In the spirit of genuine consultation and in solidarity with all of our administrative support staff who form an indispensable part of Faculty of Arts’ community, we request the following reforms:

(1)  Make the AdPReP process—including the work of the Alternative Solutions Working Group thus far—more transparent so that all students and faculty may be granted the opportunity to share ideas and lend support to Alternative Solutions Working Group’s proposed alternative solutions to staff cuts. The right of all departments and student organizations across the Faculty of Arts to see and endorse the solutions of an independent Alternative Solutions Working Group should be affirmed promptly after you meet with the members of that working group and they present their alternatives to you. In the meantime, a timeline for this action, allowing for ample dialogue before the decision period, should be announced immediately.

(2)  Provide an input-feedback mechanism to all departmental administrative staff, faculty, and students, to allow them to explain their department-specific needs and propose alternatives to staff cuts before any decision is made with regard to administrative staff cuts. This could be easily accomplished through an online forum attached to the Faculty of Arts’ website, but there are other options. Some action is necessary to address this, but we welcome your suggestions.

(3)  Inform departments of their percentage or amount of the budget cut they each have to come up with in order to save a staff position at risk, and give them the opportunity to offer department-specific solutions as department-communities. For example, faculty and students may combine some combination of tax-deductible donations and fundraisers in order to maintain an administrative staff position.

(4)  With more budget cuts on the horizon, we ask that you transition AdPReP into an inclusive and open faculty-wide dialogue. This dialogue could pivot on brainstorming the most appropriate, ethical, and fair responses to budget cuts and how various stakeholders can work in solidarity with one another in order to improve our collective financial circumstances as a faculty and university. This is an opportunity for you to build political capital within the Faculty of Arts and contribute to solving the larger financial problems facing the university.

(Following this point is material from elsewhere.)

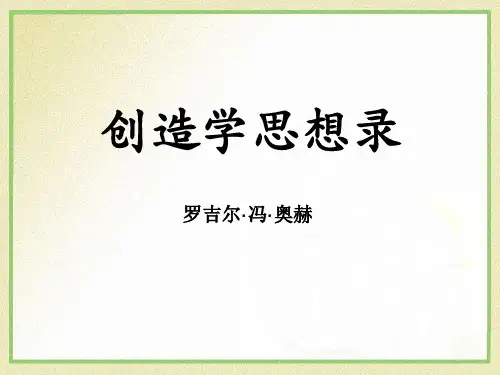 创造学思想录-ppt优秀课件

(5)  Finally, we urge you to be proactive with both central administration and the provincial government about the integral importance of Arts to the university’s success and the province’s future. Cuts cannot be juggled indefinitely. With Alberta’s new Premier, we feel optimistic about the possibility of ending the vicious cycle of cuts in the future. We ask that on the question of the 2% cuts proposed to the Arts for next year’s budget you advocate for zero cut alternatives from the outset and realize the original confidence that our colleagues and peers have in you as an advocate and champion of the Arts. We see a significant role for faculty-wide mobilization behind efforts to ensure that Arts once again has a chance to flourish rather than retrench.

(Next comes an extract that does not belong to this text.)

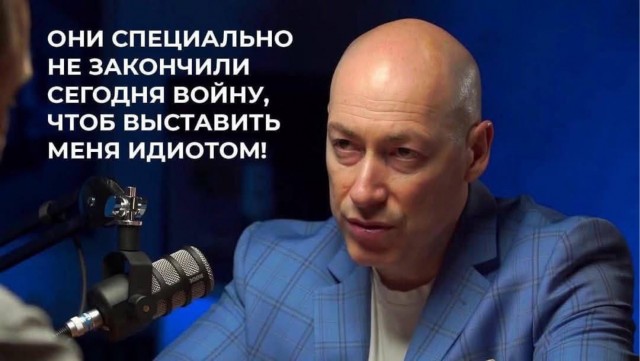 Путин и Трамп подставили Гордона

Not long ago, the Faculty of Arts welcomed your arrival in the Dean’s Office as a breath of fresh air. Faculty, staff and students who know you personally speak highly of you as a person and as a scholar. Please do not risk the confidence of the Faculty for a process built upon flawed strategic planning and a risky political gamble that the Provost will spare us from future austerity measures merely because we claim to have already cut all we can. This university cannot reach its goal of being a top-20 institution without a vibrant and healthy Arts Faculty.

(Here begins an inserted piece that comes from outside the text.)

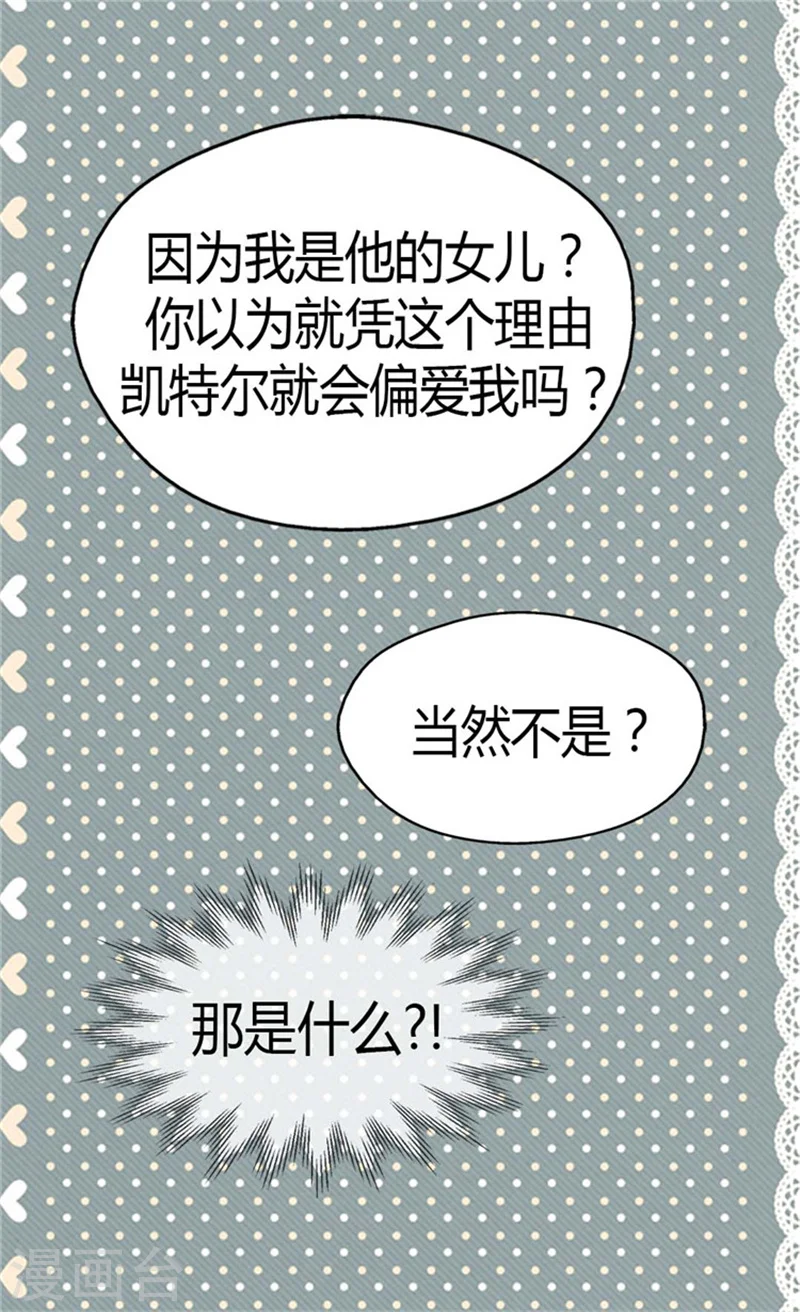 第112话 你是唯一14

According to one of your favourite quotes, by Northrop Frye, “the fundamental job of the imagination in ordinary life, then, is to produce, out of the society we have to live in, a vision of the society we want to live in.” If the current vision for which you are the “decider” can only imagine a Faculty of Arts without 15 of our friends and colleagues—10% of the hard-working Arts’ community we depend upon every day—we cannot help you realize that vision. In fact, we have an obligation to resist and seek alternatives to that vision. On the other hand, if you can imagine a Faculty of Arts community where staff, students, and faculty work together to resolve difficult challenges and realize a common vision, we will help you make it a reality.